TASK BRIEF:
In the data below, give the number of lines that contain the word "United". Nothing else is needed.

┌─ RECORDS TO USE

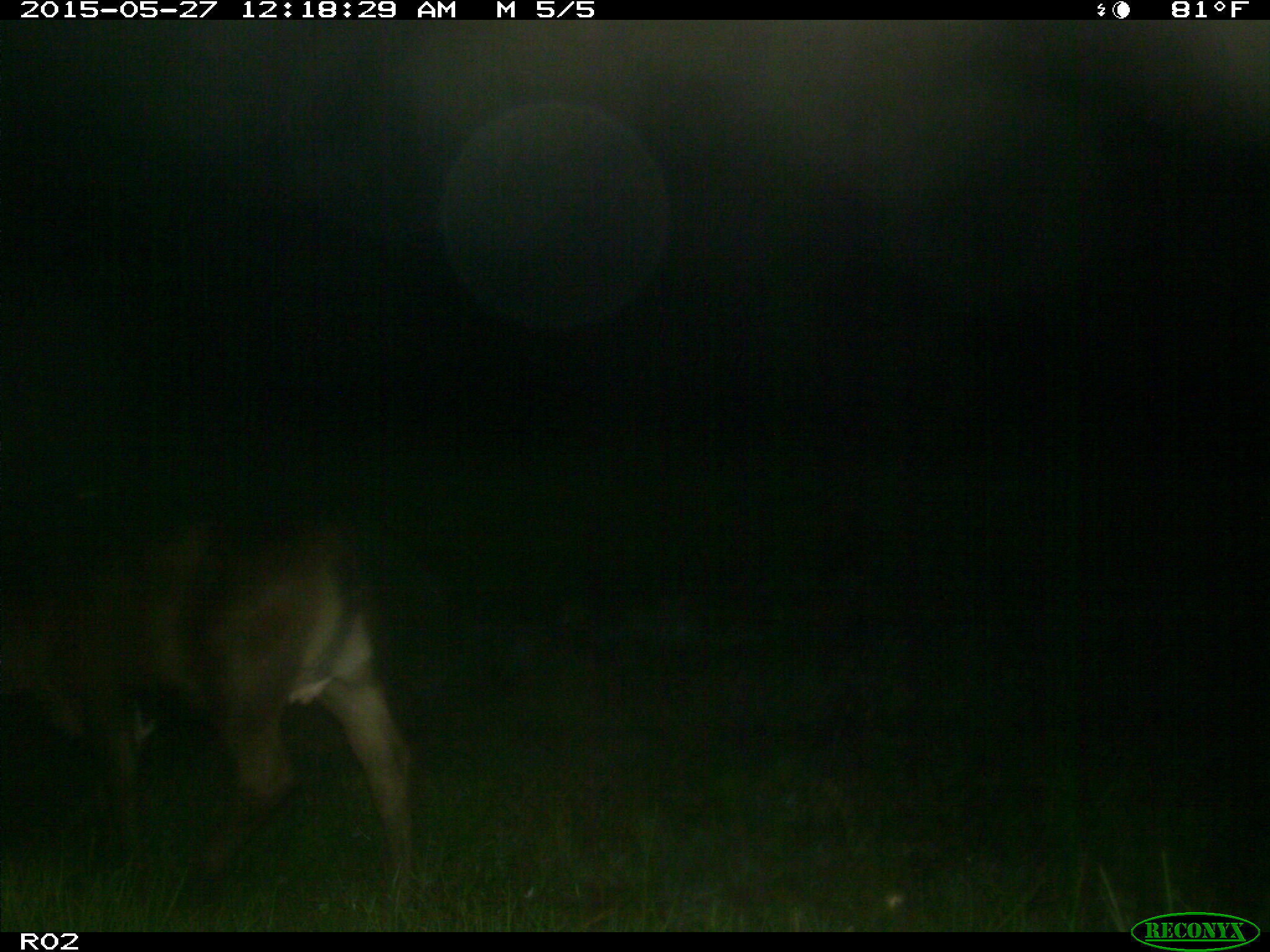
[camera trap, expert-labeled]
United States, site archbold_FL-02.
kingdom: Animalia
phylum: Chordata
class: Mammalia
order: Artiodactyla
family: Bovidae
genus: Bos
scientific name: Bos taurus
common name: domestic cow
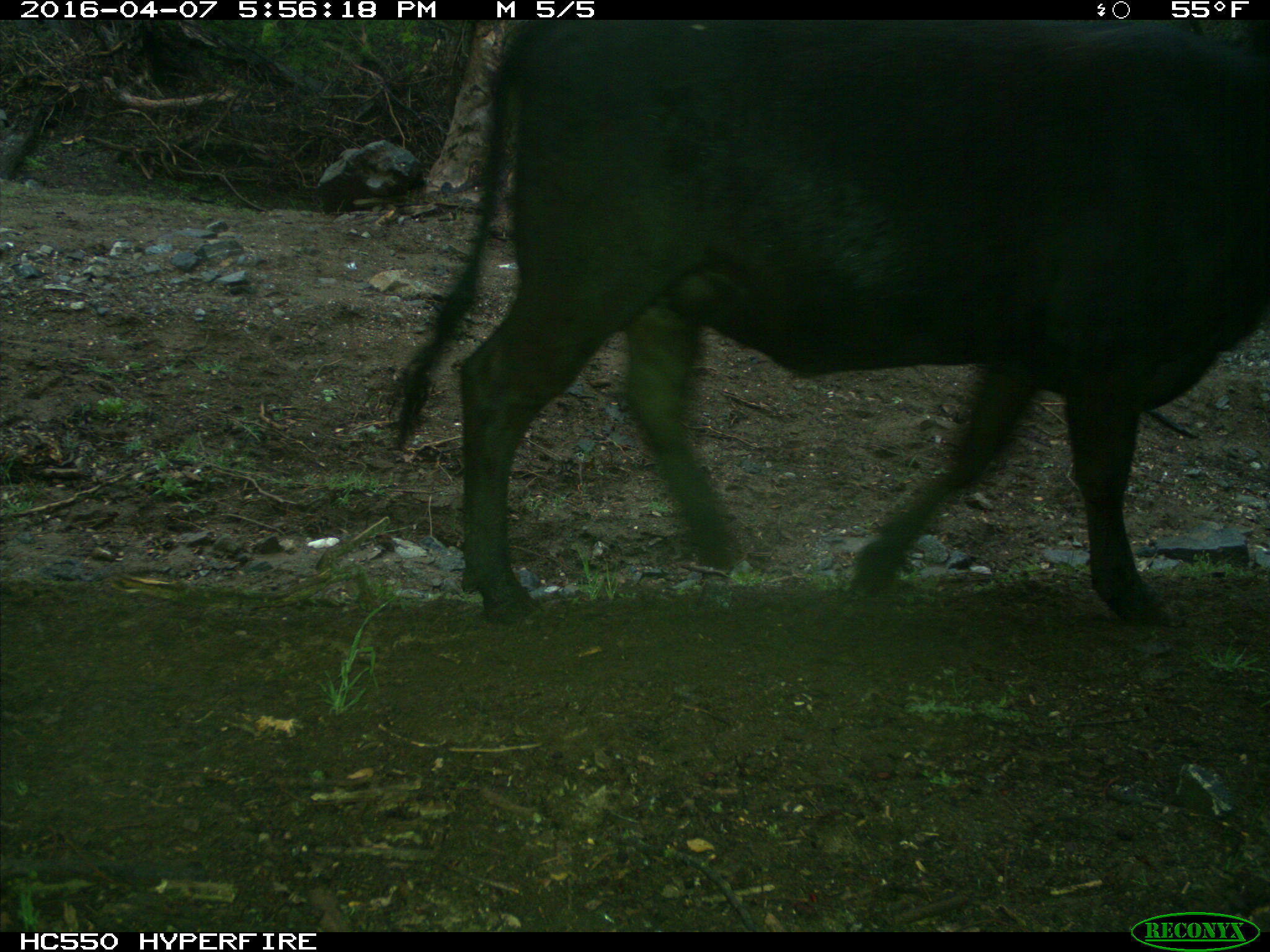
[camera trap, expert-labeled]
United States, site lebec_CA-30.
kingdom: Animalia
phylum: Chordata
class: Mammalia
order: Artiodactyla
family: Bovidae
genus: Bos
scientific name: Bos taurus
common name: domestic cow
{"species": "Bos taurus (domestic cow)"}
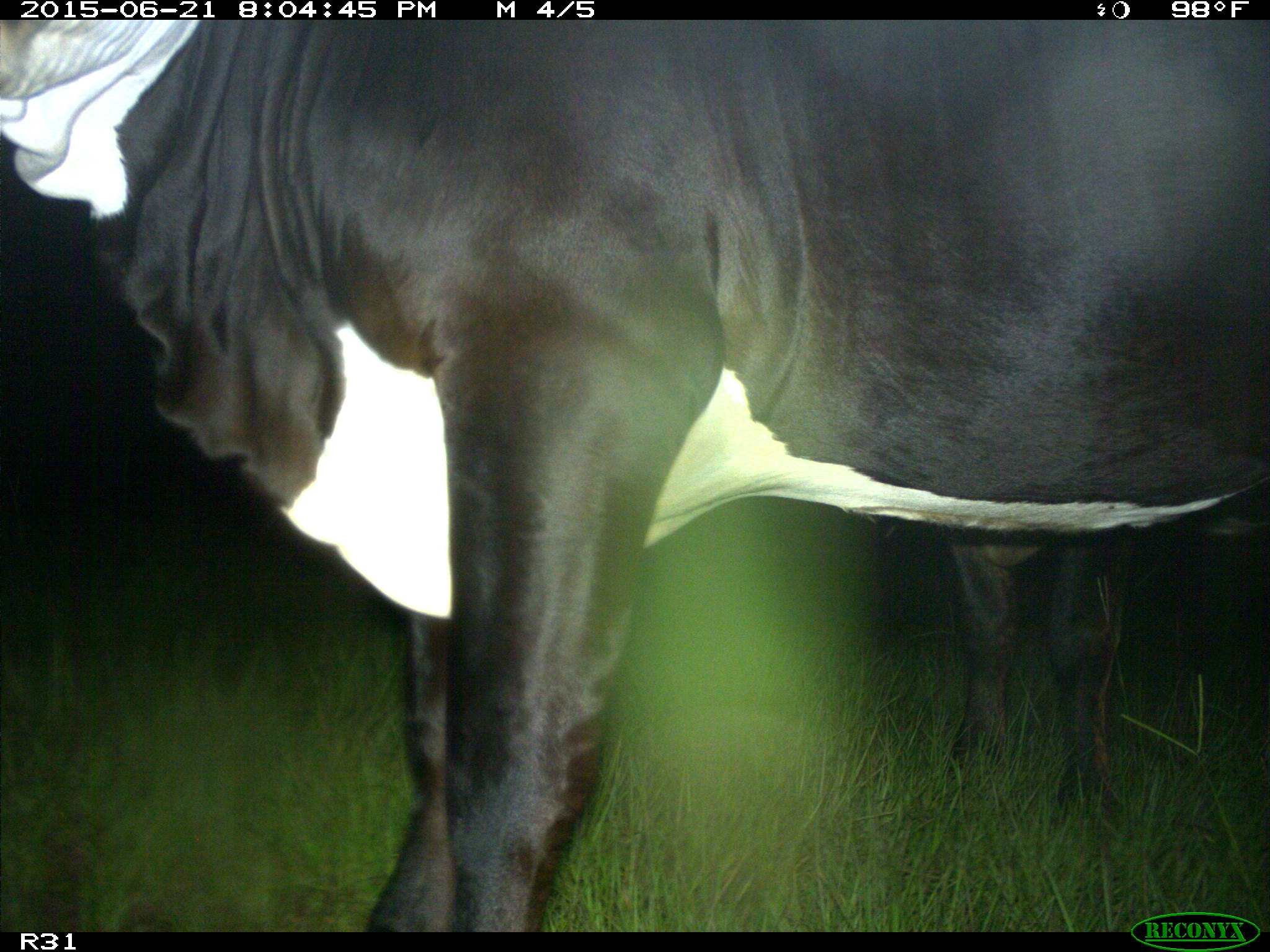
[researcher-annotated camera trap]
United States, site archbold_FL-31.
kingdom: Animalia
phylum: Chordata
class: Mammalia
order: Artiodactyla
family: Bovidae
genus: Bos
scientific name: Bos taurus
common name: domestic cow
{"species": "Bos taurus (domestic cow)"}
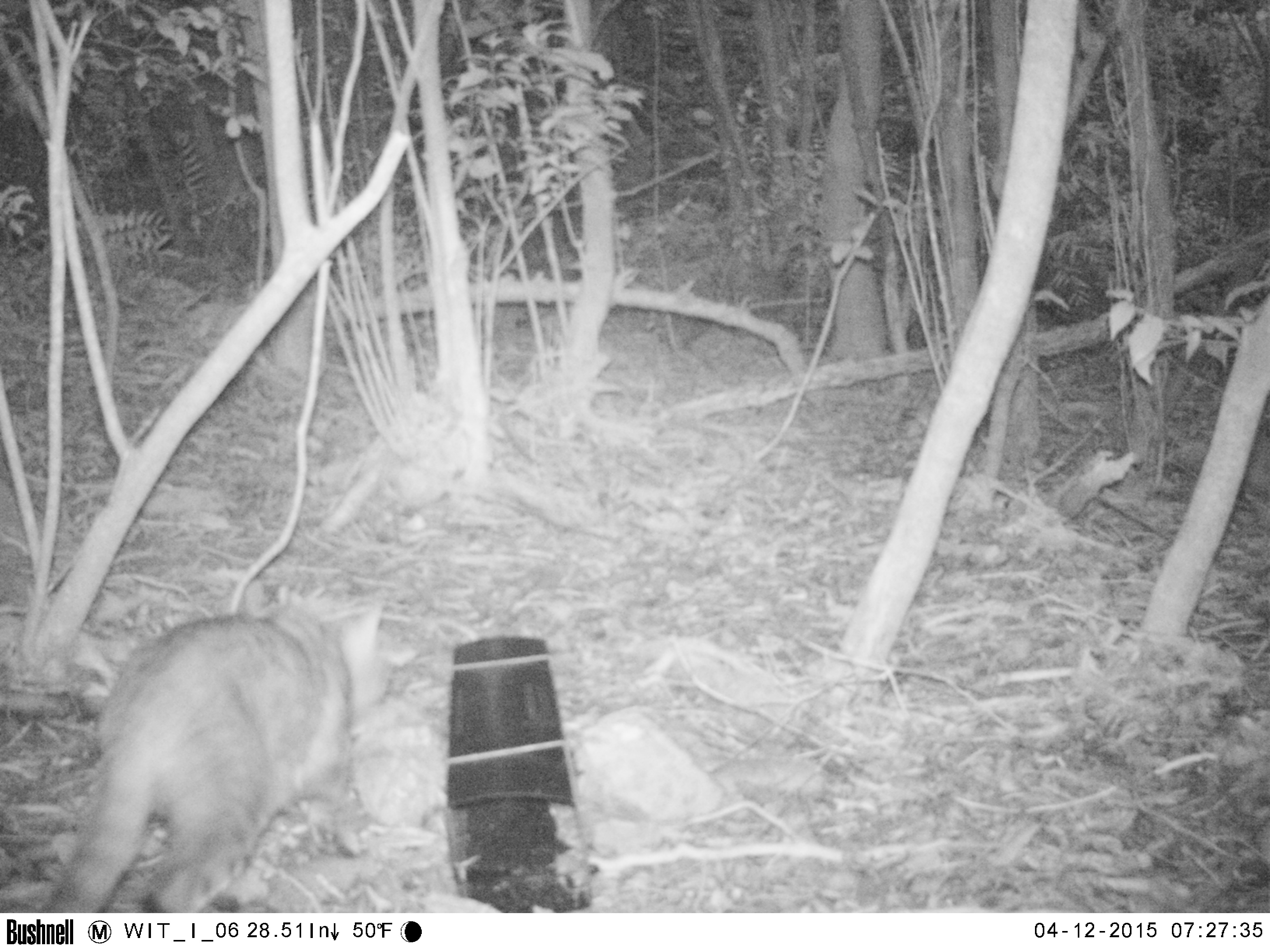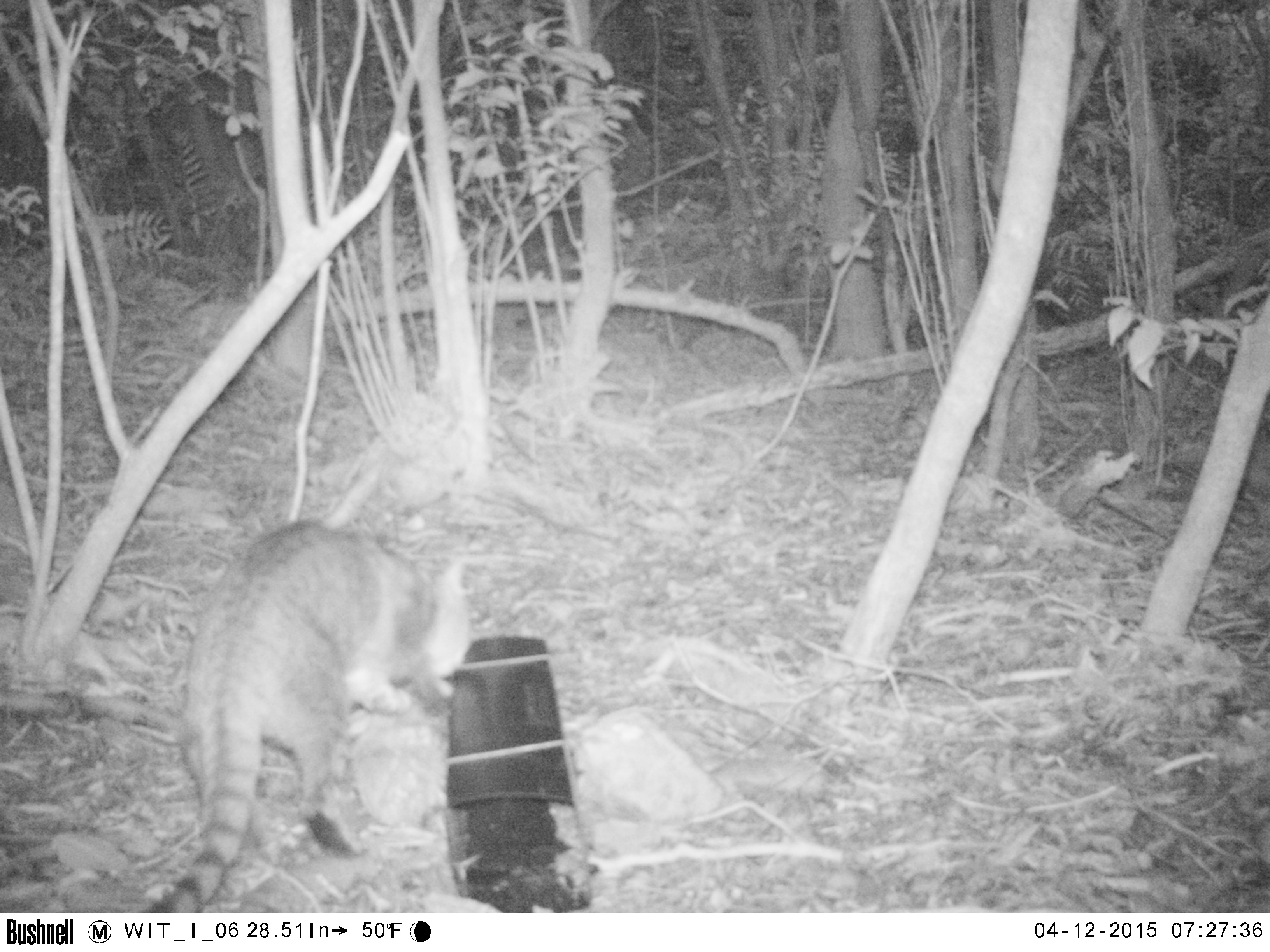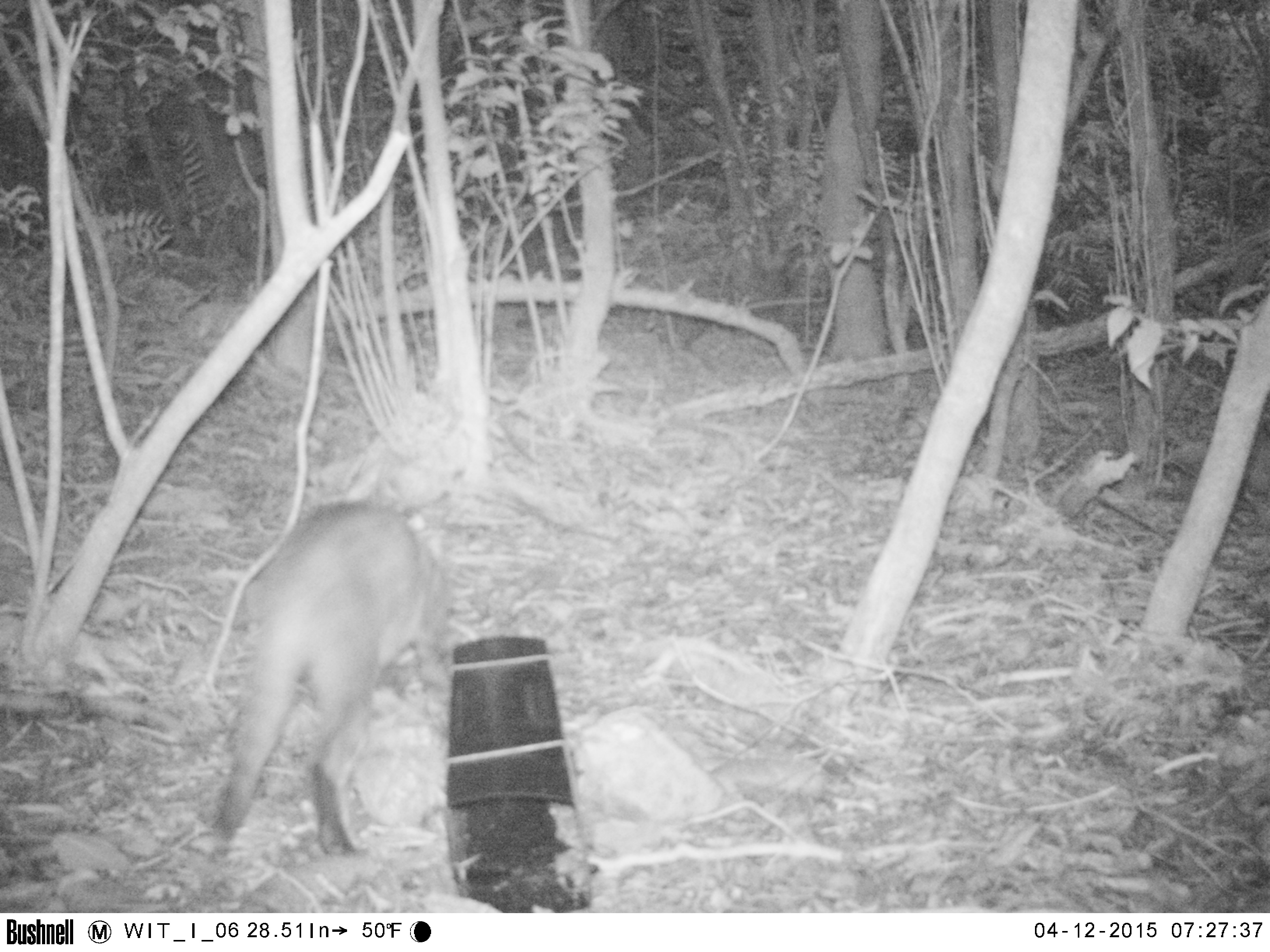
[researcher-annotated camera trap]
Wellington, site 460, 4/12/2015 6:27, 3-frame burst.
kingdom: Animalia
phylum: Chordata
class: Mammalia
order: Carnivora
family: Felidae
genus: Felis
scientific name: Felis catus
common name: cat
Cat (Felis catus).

└─

SOLUTION BELOW:
3